Tuesday, December 9, 2014

phpMyAdmin work during the ninth week

This was a four day week since I was on leave on 3rd Wednesday.

During the week I was more engaged in code improvement work opposed to putting effort on bug fixing compared to previous weeks. The jQuery and jQuery-ui versions phpMyAdmin was using were too outdated and it needed an upgrade for sometime. jQuery was stuck at version 1.8 since there were major changes in upgrading from 1.8 to 1.9. This included a set of methods removed such as .live() and .die() methods which were deprecated for sometime. However, these methods were heavily used in phpMyAdmin making phpMyAdmin stuck at version 1.8.

I started with going through the upgrade guide for jQuery 1.9 [1] and inspecting the phpMyAdmin for possible breakages in case of an jQuery upgrade. There were heaps of .live() and .die() methods to be replaced and more instances of other methods removed. 

Then I went on to check each of jQuery plugins for their updates as most of them were pre 1.9. Some of them had updates - the ones that are actively being developed -, while for the others, I had to patch them to be compatible with jQuery 1.9+. Now after much effort phpMyAdmin uses jQuery version 1.11.1 and jQuery-ui version 1.11.2.

Code improvements
Making code compatible with jQuery 1.9+ and upgrading phpMyAdmin to use latest versions of jQuery and jQuery-ui
Upgrading phpMyAdmin to use latest versions of jQuery plugins where newer versions are available and upgrading other jQuery plugins to be compatible with jQuery 1.9+

Bug Fixes
#4615 SQL highlighting in process list breaks on auto refresh
#4616 Warning on db structure print view page
#4618 Page scrolls while GIS visualization is zoomed in/out with mousewheel

Security fixese
#4611 DOS attack with long passwords (coordination)
#4612 XSS vulnerability in redirection mechanism (coordination)

[1] http://jquery.com/upgrade-guide/1.9/

Monday, December 1, 2014

phpMyAdmin work during the eighth week

As mentioned in my last blog post I started working on the token mismatch issue that we received a lot of complaints about for so long. The main issue was that both http and config authentications were not able to refresh the page when when PHP session expires. I implemented a solution similar to what we used for cookie authentication on session timeout which would refresh the page with new token. 

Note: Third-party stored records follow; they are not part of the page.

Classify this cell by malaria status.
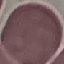
Uninfected.

Cell patch, automatically extracted from a larger field of view and resized to 64 × 64 pixels. Giemsa stain. Thin blood smear. Acquired by smartphone through the microscope eyepiece.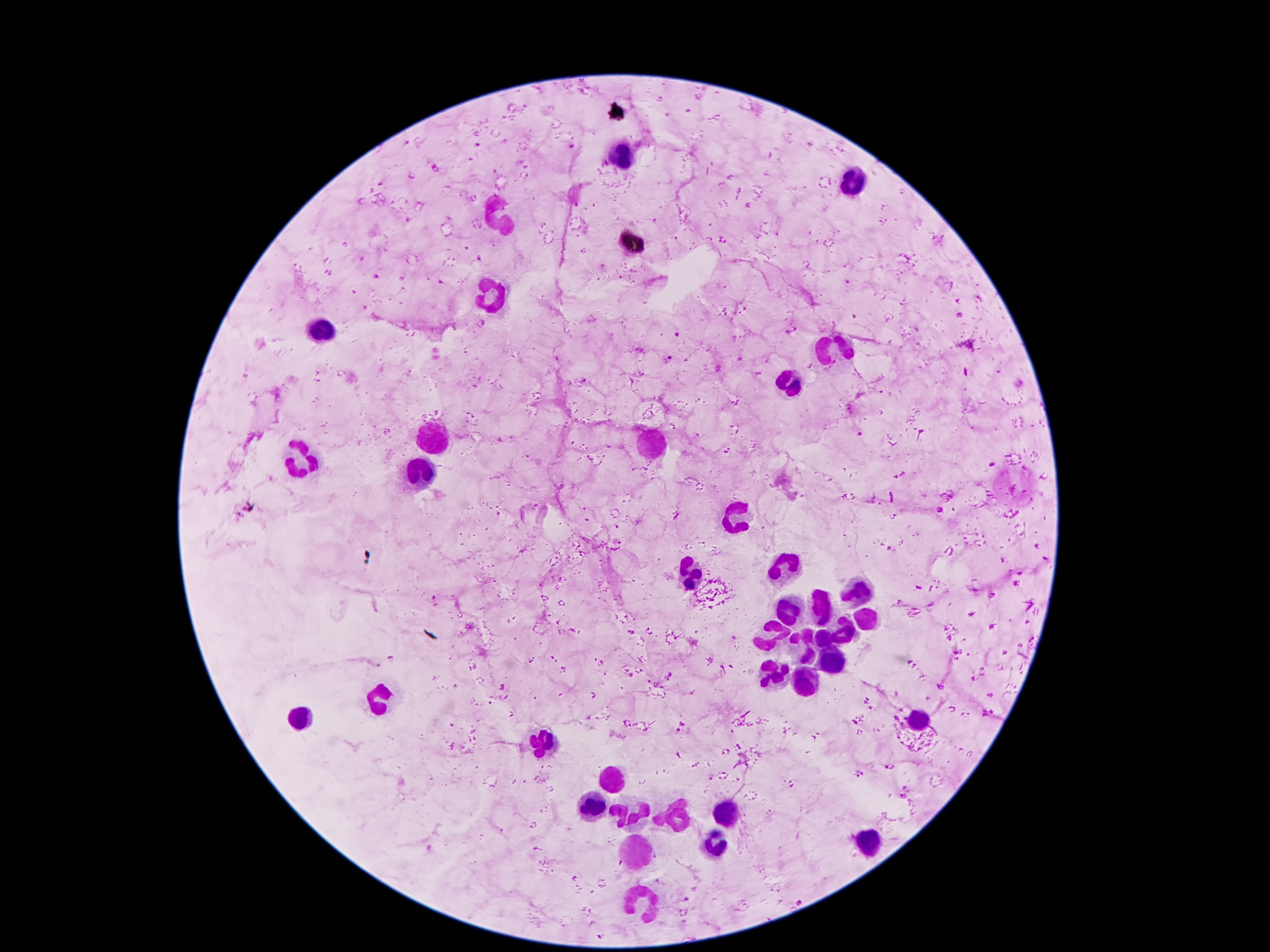

Approximate centers as [x, y] in pixels.
Summary:
  - Plasmodium parasite locations: [677, 334], [669, 358], [244, 511], [436, 600], [682, 727], [889, 766]
  - Leukocyte locations: [623, 155], [850, 182], [493, 216], [498, 298], [323, 334], [829, 354], [791, 382], [437, 440], [645, 440], [302, 463], [423, 468], [734, 518], [782, 566], [858, 593], [822, 606], [793, 611], [865, 622], [845, 627], [768, 631], [824, 640], [802, 649], [836, 659], [774, 677], [809, 684], [378, 700], [303, 718], [920, 722], [538, 742], [611, 779], [595, 806], [629, 811], [723, 815], [673, 818], [716, 842], [636, 843], [872, 843], [645, 902]
  - Preparation: thick blood smear
  - Capture: smartphone through the microscope eyepiece
  - Patient malaria status: infected with Plasmodium falciparum
  - Magnification: 100x
  - Field of view: one from this slide
  - Image size: 1270×952 pixels
  - Stain: Giemsa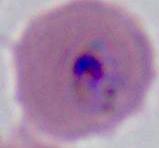

Summary:
  - Magnification: 400x or 1000x
  - Modality: micrograph
  - Identification: Plasmodium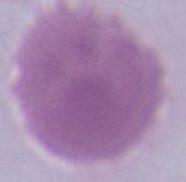

Summary:
  - Modality: micrograph
  - Identification: red blood cell
  - Magnification: 1000x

I also attended to regular bug fixes reported within the week. Altogether here is the list of bugs fixed and attended.

Bugs fixed
#4605 Unseen messages in tracking
#4606 Tracking report export as SQL dump does not work
#4607 Syntax Error during db_copy operation
#4608 SELECT permission issues with relations and restricted access
#4227 Token mismatch when using HTTP AUTH and the SESSION expires
#4280 Error: Token mismatch
#4387 Token mismatch (one server http auth, one cookie)
#3893 Token mismatch error on every action

Bugs attended
#4569 Issues with Relation View dropdowns
#4409 Not displaying results of archive table

During the latter part of the week I concentrated on refactoring and code improvements. I improved the database and table level tracking pages with facility to enable/disable tracking for multiple tables, ability to delete multiple versions of tracking etc. I also worked on displaying results of multiple queries. This involved quite a lot of changes since most of the work had been done assuming that only one result set would be displayed. This work continued to the next week. So here is the list of feature requests and refactoring done during the week.

Feature requests
#1562 Allow tracking multiple table at once from database level tracking page
#1564 Improve action message on Tracking page

Refactoring and code improvements
Refactoring database level and table level tracking pages
Refactoring query results display page to facilitate display results of multiple queries at once

PS: I took the day off on Monday, the 24th.